I disagree in whole or in part with most of the articles published in Public Discourse. Yet, read it I do. Admittedly, I started reading it when my daughter became its managing editor. I continue to read it and other media that are often at odds with my liberal and humanist sensibilities precisely because they offer thoughtful views that differ from my own. For, as a wise friend once told me, it is impossible to improve the world without exposing ourselves to the viewpoints of those who think differently than we do.

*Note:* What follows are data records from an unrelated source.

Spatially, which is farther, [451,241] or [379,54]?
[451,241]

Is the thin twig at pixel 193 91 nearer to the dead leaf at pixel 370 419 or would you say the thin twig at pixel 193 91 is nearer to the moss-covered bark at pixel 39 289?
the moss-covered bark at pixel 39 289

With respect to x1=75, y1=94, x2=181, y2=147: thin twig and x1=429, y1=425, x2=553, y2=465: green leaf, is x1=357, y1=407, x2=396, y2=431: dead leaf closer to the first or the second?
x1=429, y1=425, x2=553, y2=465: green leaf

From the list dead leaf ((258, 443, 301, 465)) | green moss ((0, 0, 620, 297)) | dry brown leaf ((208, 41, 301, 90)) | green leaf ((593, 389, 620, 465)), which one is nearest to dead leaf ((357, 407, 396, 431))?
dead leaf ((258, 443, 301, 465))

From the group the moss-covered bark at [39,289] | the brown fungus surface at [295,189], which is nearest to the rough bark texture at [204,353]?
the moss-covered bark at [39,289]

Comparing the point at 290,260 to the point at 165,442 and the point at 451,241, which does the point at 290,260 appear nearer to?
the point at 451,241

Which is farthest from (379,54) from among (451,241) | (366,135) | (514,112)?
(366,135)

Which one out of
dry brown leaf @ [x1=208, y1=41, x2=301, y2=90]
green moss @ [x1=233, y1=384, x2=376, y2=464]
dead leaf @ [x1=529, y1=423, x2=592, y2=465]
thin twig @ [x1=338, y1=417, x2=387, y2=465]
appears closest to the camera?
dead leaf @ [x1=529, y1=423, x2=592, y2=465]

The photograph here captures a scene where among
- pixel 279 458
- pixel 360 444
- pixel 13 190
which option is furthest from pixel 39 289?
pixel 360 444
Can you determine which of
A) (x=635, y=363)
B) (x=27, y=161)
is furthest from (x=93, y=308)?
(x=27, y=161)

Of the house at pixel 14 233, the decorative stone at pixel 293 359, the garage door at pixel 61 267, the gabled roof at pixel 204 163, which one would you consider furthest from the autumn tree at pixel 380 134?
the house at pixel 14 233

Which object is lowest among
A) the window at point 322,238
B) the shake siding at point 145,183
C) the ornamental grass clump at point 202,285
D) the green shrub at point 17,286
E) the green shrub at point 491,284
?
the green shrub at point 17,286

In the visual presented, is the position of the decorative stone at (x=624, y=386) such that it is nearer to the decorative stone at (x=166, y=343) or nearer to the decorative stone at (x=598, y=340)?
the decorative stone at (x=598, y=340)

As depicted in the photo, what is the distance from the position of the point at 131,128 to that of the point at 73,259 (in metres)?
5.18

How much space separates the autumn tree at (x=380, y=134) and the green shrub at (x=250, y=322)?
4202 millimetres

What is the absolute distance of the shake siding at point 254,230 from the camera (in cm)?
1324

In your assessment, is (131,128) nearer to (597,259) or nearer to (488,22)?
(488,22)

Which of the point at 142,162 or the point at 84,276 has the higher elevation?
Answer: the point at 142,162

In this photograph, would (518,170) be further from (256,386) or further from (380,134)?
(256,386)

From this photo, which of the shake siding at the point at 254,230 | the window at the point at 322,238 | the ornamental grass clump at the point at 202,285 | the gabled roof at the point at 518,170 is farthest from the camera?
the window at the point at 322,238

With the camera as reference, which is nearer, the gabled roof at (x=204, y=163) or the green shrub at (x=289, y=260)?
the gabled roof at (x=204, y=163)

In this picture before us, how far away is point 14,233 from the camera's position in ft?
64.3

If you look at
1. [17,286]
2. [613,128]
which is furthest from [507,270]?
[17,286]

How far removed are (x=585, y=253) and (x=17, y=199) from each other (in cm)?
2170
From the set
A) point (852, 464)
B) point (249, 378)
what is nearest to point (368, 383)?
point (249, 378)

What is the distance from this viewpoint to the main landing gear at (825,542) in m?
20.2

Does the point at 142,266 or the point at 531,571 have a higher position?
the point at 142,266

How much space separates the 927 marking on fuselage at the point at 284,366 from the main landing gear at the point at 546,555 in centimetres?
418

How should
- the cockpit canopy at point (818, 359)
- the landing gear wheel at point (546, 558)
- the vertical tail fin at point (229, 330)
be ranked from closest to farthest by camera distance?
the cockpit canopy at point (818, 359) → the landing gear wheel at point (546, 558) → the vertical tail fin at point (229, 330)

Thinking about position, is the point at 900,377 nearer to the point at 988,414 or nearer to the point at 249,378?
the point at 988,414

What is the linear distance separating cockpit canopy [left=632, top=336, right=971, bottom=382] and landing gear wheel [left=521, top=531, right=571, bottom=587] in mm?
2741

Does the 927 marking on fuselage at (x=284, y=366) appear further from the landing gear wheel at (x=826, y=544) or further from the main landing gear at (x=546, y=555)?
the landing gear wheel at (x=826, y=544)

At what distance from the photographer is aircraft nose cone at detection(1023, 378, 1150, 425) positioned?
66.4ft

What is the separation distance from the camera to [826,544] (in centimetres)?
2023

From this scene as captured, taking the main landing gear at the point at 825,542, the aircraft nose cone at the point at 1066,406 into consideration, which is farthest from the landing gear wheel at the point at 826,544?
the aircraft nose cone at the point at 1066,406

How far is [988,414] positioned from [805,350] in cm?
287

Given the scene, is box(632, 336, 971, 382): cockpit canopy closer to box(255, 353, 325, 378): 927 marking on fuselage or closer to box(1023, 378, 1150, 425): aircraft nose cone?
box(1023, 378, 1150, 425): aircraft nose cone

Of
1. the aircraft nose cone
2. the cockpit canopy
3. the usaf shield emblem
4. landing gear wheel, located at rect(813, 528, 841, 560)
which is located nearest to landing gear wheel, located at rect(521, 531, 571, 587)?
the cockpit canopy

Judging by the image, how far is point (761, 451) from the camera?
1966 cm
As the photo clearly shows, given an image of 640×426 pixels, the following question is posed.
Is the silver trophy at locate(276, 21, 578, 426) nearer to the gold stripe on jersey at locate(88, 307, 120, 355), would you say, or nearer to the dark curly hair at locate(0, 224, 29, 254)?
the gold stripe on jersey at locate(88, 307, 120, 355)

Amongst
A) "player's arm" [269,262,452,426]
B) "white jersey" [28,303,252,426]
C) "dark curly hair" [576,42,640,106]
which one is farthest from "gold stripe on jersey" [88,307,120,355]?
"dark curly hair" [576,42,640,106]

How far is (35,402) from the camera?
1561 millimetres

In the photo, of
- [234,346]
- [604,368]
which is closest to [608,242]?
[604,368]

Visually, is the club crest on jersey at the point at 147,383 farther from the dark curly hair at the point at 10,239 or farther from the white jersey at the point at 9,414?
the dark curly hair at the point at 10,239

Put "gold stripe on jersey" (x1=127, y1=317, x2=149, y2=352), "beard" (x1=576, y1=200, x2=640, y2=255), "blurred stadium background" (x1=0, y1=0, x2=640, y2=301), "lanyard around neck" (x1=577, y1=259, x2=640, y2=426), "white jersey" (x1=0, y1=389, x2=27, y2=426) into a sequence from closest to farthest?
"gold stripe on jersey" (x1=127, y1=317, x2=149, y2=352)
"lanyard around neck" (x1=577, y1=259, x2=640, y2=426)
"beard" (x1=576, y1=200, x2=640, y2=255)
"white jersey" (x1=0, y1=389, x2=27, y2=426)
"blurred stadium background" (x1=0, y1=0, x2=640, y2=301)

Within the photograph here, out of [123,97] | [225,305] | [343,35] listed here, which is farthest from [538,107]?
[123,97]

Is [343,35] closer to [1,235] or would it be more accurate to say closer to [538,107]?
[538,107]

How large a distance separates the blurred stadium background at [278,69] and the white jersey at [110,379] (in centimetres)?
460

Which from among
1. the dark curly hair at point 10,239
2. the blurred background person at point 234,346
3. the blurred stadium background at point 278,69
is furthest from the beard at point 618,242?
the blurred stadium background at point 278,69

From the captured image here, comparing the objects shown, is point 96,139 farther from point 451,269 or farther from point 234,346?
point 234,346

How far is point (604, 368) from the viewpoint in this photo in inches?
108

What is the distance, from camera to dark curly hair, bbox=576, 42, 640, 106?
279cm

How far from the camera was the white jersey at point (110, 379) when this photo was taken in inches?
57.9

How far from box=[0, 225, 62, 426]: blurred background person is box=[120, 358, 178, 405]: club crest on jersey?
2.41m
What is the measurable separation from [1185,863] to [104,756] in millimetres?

And that is precisely why I write this review of Assisted Suicide: The Liberal, Humanist Case Against Legalization, by Kevin Yuill, for Public Discourse while being fully aware that the viewpoint of most PD readers is decidedly conservative and often religious. This book is neither—and that’s one reason why it is important.
In the fight to prevent the legalization of assisted suicide, religiously informed reasons for opposing the practice may not persuade the average undecided American. If you want to reach these people, who face a deluge of “compassionate” arguments in favor of “death with dignity,” you need clear, compelling reasons that undercut the supposed wisdom and humanity of assisted suicide.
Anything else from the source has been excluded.